> **REQUIRED WORK**
Put the lines of the records into a Markdown table with the columns Row and Line, numbering each row and leaving out blank lines. Begin at the line that has "Which is closest to the" and stop at the end of the records.

> **SOURCE MATERIAL**
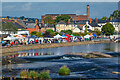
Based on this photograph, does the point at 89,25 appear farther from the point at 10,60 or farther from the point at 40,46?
the point at 10,60

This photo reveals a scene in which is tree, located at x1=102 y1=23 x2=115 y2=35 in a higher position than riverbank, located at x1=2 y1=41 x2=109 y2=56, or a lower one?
higher

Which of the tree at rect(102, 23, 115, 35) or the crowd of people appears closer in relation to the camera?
the crowd of people

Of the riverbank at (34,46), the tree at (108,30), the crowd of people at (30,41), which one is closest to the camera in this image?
the riverbank at (34,46)

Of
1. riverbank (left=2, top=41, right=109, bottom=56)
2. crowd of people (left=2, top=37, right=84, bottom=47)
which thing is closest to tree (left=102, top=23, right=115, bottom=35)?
riverbank (left=2, top=41, right=109, bottom=56)

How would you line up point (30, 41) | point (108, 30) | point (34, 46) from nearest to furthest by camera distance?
point (34, 46)
point (30, 41)
point (108, 30)

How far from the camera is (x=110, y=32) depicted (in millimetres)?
138375

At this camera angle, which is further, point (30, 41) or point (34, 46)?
point (30, 41)

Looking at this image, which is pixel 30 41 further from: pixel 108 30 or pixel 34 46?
pixel 108 30

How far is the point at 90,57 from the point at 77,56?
2952 mm

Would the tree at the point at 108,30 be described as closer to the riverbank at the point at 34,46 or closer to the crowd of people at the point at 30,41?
the riverbank at the point at 34,46

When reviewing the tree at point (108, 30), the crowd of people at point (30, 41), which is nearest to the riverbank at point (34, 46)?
the crowd of people at point (30, 41)

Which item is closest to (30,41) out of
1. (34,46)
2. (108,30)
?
(34,46)

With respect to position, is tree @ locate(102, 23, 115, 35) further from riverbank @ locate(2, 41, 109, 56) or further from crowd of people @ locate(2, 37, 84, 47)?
crowd of people @ locate(2, 37, 84, 47)

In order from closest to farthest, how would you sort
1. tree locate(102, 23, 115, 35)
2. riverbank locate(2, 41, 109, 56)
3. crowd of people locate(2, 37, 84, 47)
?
riverbank locate(2, 41, 109, 56) < crowd of people locate(2, 37, 84, 47) < tree locate(102, 23, 115, 35)
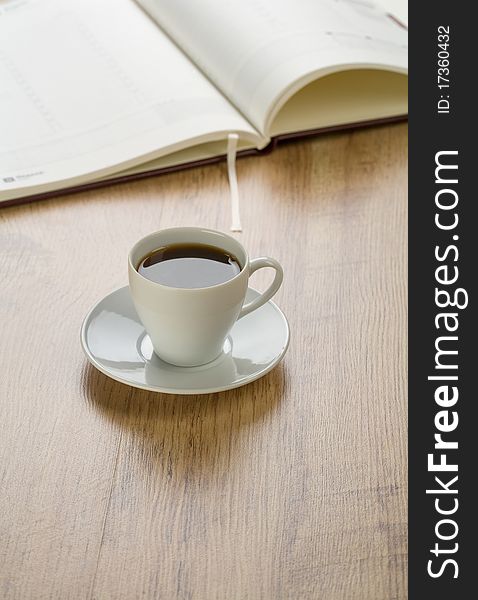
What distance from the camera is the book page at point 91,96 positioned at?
110cm

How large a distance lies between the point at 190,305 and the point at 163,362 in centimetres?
9

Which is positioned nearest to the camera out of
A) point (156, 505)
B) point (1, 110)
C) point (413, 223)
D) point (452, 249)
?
point (156, 505)

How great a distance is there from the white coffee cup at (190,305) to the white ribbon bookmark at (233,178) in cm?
23

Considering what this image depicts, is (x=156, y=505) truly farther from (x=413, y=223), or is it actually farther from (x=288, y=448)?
(x=413, y=223)

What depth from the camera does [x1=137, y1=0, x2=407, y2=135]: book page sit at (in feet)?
3.72

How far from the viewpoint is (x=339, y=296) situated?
0.90 metres

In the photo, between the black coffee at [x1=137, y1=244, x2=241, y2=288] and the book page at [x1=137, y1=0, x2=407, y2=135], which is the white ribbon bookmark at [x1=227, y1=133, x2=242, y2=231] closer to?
the book page at [x1=137, y1=0, x2=407, y2=135]

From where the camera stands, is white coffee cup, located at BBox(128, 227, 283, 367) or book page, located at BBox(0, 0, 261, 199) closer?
white coffee cup, located at BBox(128, 227, 283, 367)

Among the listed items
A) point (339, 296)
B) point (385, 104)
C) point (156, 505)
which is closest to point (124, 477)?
point (156, 505)

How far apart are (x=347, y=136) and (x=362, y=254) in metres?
0.29

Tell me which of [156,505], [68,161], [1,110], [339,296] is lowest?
[156,505]

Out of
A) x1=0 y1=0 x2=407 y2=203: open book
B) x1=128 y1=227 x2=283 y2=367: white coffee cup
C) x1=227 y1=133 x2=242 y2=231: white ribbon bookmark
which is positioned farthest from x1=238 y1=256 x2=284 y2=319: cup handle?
x1=0 y1=0 x2=407 y2=203: open book

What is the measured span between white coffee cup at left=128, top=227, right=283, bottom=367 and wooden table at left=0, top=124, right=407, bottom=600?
0.15ft

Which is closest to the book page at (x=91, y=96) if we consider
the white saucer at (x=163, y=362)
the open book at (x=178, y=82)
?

> **EXPECTED OUTPUT**
| Row | Line |
|---|---|
| 1 | Which is closest to the book page at (x=91, y=96) if we consider |
| 2 | the white saucer at (x=163, y=362) |
| 3 | the open book at (x=178, y=82) |
| 4 | ? |